Mr. Speaker, first of all, I do not know what the hon. member would have against legislation that is aimed at preventing temporary foreign workers from being abused, exploited or even becoming victims of human trafficking. It is something that the previous government turned a blind eye to when it was quite clearly advised that there is a connection with humiliating treatment, degrading treatment and so on in some of the persons who were being allowed to come forward through the work permit program.
It is only responsible to have a look at that connection and protect those who are not able to do that, especially when they are in categories where they are inexperienced, they have a lack of education or youth is involved, or lack of language skills.
That is an appropriate thing to do and obviously the instructions will be gazetted. They will be put forward so persons can see them.
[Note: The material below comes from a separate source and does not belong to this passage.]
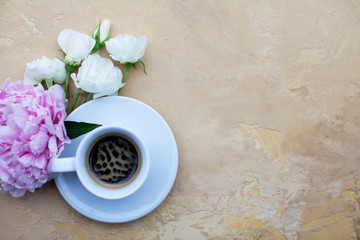 White cup of coffee with pink bud on beigebackground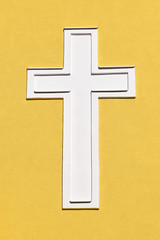 White cross on the church wall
They will be quite open. They will list what the public policy objective is and what the connection is in terms of the potential refusals that these officers may want to deal with and how they may come to that conclusion. It will also be reported to this House when those instructions are going forward to see what actions have been taken.
It will require the concurrence of two of these officers before the denial is made, but overall, it will indeed be charter compliant in the sense that it will not be based on frivolousness. It will be based on evidence. It will be based on a nexus between the occupation that is proposed and the potential for abuse, the potential for degradation, and the potential for humiliating treatment. That will be shown to exist by a causal connection.
It will withstand the test of the charter. It will withstand the test of our courts. It is something that we are proceeding with in an open fashion to put forward before the House. As one of the lawyers relating to immigration is indicating, it is proceeding with something through the front door rather than the back door, so indeed there is an openness there, a transparency, and persons will be able to comment on the process as it goes forward.